TASK INSTRUCTIONS:
• 1. In the stadium tours text, give the stretch from "All tours include" through "including match days." again, substituting "gallery" for "museum".
• 2. According to the stadium tours text, what does it cost for someone under 16 to visit the museum without going on a tour?
• 3. List every person the stadium tours text names as narrating or leading a tour.

Stadium Tours & Museum
Tours of The Emirates stadium are excellent. As one of the most modern grounds in the country the entire time you spend at the stadium has been thought out and well planned. You’ll get to sit in the changing room, walk down the tunnel to the pitch and have your photo taken in the manager’s chair.
The other great thing about The Emirates is that there are numerous different tour options depending on how much time you’ve got and how much you want to spend. There is a self-guided audio tour of the stadium, narrated by former Arsenal greats Lee Dixon, Charlie George, or Nigel Mitchell; a Legends Tour that is led by a club legend such as Nigel Winterburn and Perry Groves, and includes them telling you stories about their time at the club; and a guided tour that takes place on a match day.
All tours include entrance into the Arsenal museum where you’ll be able to look at the fascinating features, see Arsenal’s bulging trophy cabinet and enjoy their fascinating exhibits. If you’d rather see the museum without having to go on the tour then that’s possible too and will cost you £10 for adults, £7 for under 16s and £8 for over 65 years olds and is free for under 5s. The museum is open 7 days a week including match days.

DATA SHOWN:
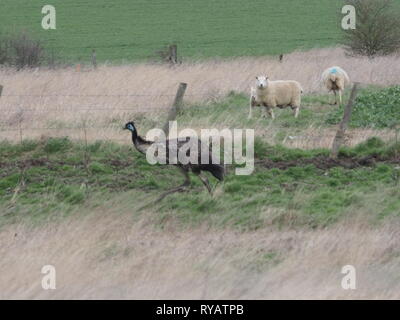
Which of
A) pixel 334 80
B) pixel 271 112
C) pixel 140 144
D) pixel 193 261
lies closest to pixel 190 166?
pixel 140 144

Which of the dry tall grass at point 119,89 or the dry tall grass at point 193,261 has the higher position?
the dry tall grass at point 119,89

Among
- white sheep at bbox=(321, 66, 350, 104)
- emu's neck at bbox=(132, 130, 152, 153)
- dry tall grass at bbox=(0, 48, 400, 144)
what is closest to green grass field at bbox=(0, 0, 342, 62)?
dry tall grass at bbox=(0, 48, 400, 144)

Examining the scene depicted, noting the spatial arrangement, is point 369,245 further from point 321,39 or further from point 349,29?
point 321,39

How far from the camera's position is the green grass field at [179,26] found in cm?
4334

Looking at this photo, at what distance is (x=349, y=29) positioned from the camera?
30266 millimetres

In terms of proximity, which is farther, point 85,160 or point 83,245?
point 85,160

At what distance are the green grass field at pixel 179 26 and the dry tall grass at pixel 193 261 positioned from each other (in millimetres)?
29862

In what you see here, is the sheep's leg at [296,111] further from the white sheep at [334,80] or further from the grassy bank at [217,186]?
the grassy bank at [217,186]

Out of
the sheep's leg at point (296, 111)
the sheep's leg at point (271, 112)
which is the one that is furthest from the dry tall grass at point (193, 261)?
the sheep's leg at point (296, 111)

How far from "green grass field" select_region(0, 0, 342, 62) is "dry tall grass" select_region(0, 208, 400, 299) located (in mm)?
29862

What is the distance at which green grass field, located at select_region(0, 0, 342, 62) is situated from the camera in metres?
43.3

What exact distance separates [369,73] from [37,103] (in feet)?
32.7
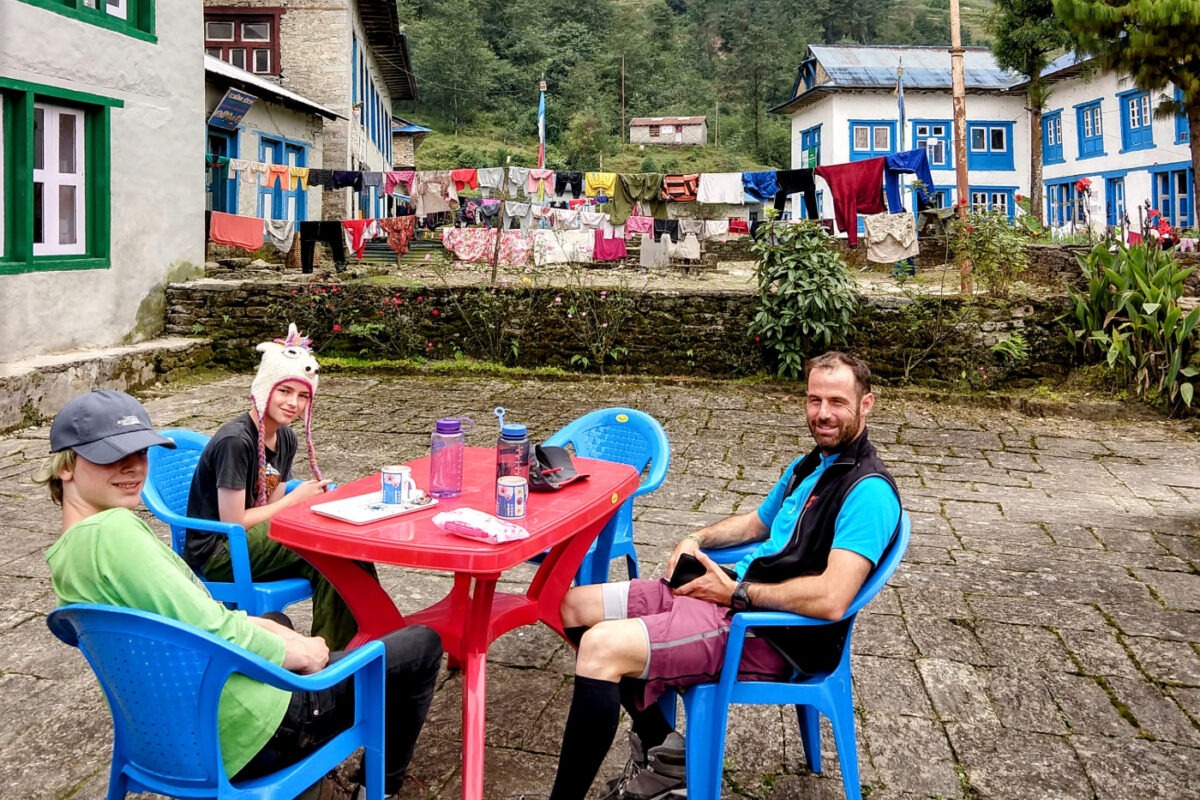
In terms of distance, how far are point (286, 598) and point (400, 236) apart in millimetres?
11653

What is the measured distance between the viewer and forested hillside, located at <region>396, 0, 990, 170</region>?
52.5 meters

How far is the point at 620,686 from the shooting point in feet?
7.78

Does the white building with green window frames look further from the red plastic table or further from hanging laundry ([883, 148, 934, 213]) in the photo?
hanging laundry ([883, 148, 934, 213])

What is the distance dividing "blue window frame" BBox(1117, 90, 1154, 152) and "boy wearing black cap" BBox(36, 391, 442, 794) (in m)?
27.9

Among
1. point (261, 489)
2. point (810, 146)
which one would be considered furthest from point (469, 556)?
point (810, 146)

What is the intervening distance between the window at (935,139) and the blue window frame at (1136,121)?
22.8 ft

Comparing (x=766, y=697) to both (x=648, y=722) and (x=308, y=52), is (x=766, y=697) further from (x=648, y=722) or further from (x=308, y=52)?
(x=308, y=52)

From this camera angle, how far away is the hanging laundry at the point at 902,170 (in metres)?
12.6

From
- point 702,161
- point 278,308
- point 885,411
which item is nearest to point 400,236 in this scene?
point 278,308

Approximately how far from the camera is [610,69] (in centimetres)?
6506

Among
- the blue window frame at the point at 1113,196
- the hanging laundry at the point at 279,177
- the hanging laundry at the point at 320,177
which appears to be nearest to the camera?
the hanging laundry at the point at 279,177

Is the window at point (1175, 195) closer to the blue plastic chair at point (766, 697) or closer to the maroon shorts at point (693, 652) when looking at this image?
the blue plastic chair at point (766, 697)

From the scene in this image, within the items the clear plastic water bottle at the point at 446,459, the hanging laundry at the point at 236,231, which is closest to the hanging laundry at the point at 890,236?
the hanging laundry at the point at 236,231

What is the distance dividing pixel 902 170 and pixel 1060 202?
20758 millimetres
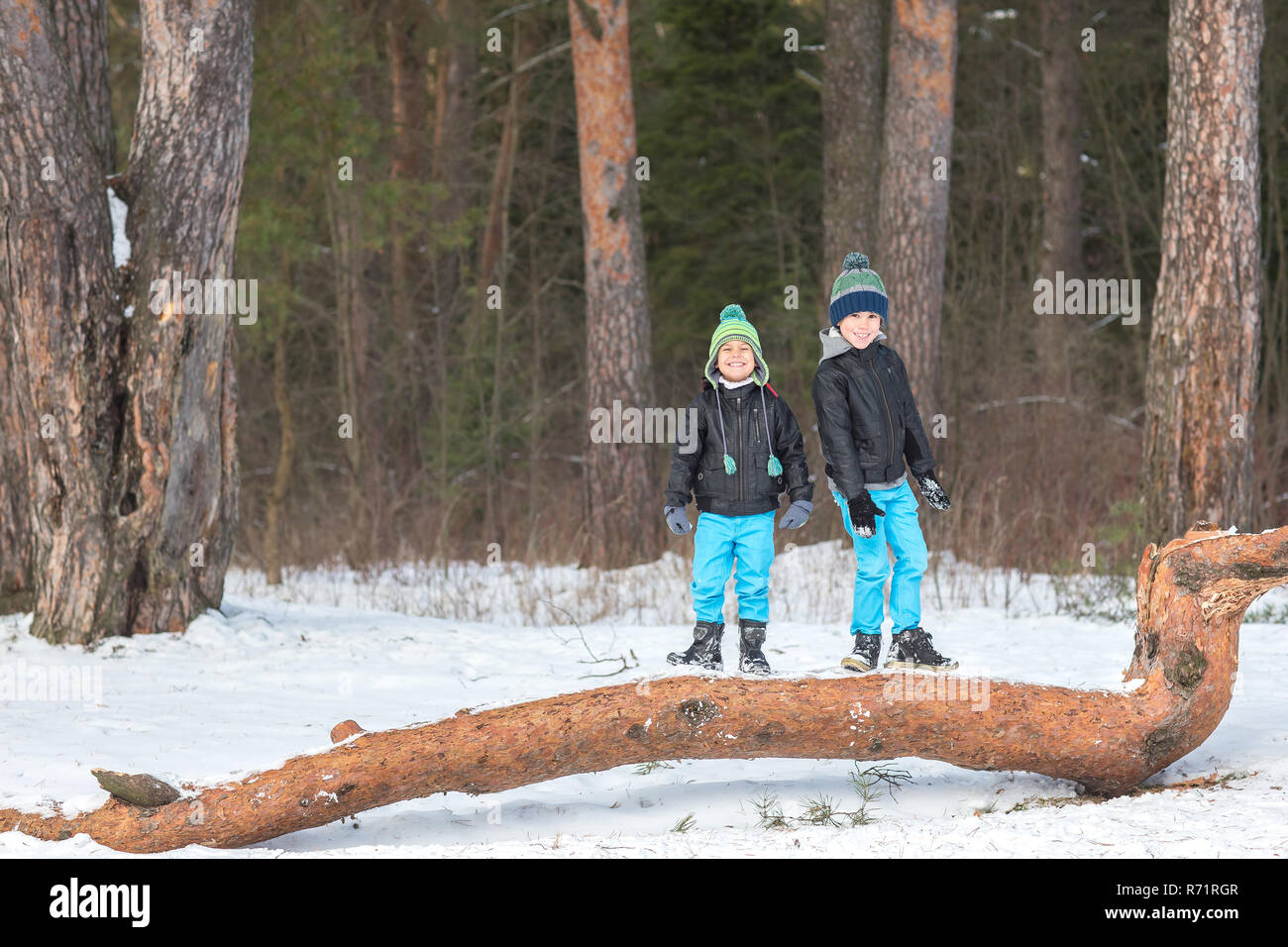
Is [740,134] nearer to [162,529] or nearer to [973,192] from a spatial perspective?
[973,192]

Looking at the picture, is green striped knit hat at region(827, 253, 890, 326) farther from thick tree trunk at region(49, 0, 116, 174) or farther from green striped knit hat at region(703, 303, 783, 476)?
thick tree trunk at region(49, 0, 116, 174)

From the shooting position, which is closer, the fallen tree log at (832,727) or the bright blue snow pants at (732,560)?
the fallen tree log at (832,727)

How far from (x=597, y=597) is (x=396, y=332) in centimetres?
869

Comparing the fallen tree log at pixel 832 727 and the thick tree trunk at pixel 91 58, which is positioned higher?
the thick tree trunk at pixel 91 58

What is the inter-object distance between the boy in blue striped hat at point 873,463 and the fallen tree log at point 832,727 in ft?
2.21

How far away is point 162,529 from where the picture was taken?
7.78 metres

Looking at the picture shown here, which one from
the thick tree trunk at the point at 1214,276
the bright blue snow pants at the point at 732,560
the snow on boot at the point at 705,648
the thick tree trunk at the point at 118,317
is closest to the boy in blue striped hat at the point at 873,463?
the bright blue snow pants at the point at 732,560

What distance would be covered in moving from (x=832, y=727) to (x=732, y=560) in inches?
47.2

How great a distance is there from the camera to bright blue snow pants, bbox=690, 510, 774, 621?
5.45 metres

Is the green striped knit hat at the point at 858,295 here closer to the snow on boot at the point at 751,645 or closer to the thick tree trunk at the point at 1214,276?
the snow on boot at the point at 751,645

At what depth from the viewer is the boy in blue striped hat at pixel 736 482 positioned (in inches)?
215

TASK-BY-TASK OUTPUTS:
• 1.
All tours include entrance into the Arsenal gallery where you’ll be able to look at the fascinating features, see Arsenal’s bulging trophy cabinet and enjoy their fascinating exhibits. If you’d rather see the gallery without having to go on the tour then that’s possible too and will cost you £10 for adults, £7 for under 16s and £8 for over 65 years olds and is free for under 5s. The gallery is open 7 days a week including match days.

• 2. £7.

• 3. Lee Dixon, Charlie George, Nigel Mitchell, Nigel Winterburn, Perry Groves